= What is expected =
Write the next part of the announcement of the Kavod v’Nichum webinars on justice in Jewish tradition, picking up after its final sentence.

═══ Document segment ═══

Kavod v’Nichum webinars on justice in Jewish tradition now available at no cost

"Justice balance" by Ioan-Victor Dragan via Flickr.com under a Creative Commons 2.0 License.
"Justice balance" by Ioan-Victor Dragan via Flickr.com under a Creative Commons 2.0 License.

Kavod v’Nichum and the Gamliel Institute had the privilege of sponsoring two webinars with Laurie Zoloth, a dynamic and world-renowned professor of Jewish ethics. Because of the timeliness of the issue of vaccine distribution, we are making these available to you.

To register (at no cost) and receive the links, see below:

Why Justice is Prior to Freedom: COVID 19 and the Challenge of Community with Laurie Zoloth, Ph.D.

Justice in an Unjust World: Theories of Justice

Every family, tribe, and society have to decide how to distribute their resources, from love to gold to doses of vaccine during a pandemic. But before we can decide policy, we have to understand the history and theories behind our choices. In this first session, we consider classic theories of justice from Aristotle to Liberation Theology, and ask: what do we mean by ‘fair?’

Vaccine Distribution: Jewish Tradition and Jewish Ideas of Justice

Jews are not strangers to the problem of life and death decision making in situations of scarcity. Jewish texts have long considered the problem of scarcity and the need for systems of justice, especially ones that challenge existing hierarchies of power and privilege. In this second session we look at the different ways that distributive justice is considered in the rabbinic and philosophical traditions of Jewish thought. We will consider how Jews might think about vaccine distribution and compare the Israeli idea of justice to the many American versions in the vaccine distribution process.

═══ Extracted records ═══

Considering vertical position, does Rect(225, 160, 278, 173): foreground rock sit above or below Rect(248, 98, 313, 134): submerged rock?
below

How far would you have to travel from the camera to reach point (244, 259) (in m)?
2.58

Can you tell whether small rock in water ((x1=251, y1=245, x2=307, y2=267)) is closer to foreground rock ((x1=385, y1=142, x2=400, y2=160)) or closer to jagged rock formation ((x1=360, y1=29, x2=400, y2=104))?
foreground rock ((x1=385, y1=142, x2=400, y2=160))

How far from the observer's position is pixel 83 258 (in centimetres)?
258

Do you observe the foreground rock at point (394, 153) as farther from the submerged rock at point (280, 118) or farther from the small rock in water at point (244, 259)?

═══
═══ Extracted records ═══

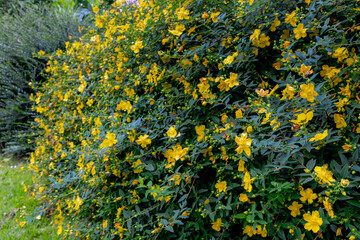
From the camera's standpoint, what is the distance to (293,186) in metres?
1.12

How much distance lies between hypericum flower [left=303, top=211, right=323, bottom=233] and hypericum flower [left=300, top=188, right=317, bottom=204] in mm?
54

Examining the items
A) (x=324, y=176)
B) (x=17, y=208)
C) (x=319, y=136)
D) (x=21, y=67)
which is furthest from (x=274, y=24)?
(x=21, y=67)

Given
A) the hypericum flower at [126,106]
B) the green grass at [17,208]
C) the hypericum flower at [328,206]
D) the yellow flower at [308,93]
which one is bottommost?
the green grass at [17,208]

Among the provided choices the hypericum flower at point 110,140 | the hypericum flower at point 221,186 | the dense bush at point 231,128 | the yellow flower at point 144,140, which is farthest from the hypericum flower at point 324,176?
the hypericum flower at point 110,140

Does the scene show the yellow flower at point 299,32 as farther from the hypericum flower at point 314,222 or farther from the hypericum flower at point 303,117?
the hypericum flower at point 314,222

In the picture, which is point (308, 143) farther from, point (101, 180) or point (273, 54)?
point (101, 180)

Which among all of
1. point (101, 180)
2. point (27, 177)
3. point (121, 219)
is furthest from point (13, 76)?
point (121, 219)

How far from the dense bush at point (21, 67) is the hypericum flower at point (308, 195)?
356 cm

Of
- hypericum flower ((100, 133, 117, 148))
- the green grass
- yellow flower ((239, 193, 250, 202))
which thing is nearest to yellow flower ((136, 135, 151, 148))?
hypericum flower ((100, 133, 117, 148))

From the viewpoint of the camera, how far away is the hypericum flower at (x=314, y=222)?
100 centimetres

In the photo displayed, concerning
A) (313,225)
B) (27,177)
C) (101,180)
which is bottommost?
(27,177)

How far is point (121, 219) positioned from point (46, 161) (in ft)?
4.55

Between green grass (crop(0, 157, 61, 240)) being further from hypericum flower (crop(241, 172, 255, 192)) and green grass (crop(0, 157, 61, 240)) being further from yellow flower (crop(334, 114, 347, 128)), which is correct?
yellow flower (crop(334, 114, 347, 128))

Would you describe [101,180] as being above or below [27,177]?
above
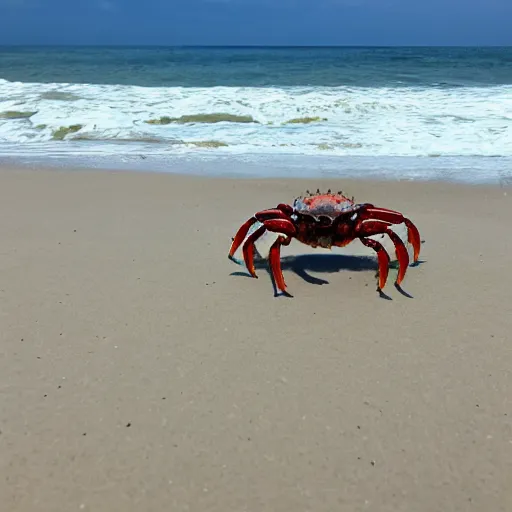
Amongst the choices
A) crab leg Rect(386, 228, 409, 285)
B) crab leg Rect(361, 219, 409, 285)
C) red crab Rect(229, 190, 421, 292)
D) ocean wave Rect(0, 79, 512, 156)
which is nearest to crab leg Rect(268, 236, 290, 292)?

═══
═══ Extracted records ═══

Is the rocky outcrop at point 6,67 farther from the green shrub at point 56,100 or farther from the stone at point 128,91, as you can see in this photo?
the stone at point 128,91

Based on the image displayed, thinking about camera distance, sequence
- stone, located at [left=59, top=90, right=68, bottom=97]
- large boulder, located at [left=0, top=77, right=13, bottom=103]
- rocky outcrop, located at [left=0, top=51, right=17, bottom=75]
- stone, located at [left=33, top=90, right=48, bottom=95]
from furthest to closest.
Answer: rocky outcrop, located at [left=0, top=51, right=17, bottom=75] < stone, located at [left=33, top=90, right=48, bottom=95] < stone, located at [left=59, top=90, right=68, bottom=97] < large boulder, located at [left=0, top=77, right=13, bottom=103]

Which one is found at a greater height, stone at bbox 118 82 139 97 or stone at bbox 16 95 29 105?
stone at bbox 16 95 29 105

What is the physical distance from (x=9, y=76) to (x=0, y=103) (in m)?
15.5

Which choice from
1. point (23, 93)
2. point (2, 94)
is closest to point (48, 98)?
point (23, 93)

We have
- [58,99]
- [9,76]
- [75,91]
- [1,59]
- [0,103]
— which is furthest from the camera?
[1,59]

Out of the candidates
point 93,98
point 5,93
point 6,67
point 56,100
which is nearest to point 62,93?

═══

= Result =
To register click here. Donations are welcome.


About the speaker

Laurie Zoloth is the Margaret E. Burton Professor of Religion and Ethics and the Senior Advisor to the Provost for Social Justice at the University of Chicago. She has served as the Dean of the Divinity School at the University, and as President of both the American Academy of Religion and the American Society for Bioethics and Humanities. Her 1999 book, “Health Care and the Ethics of Encounter: A Jewish View of Social Justice,” addressed the challenges of distributive justice.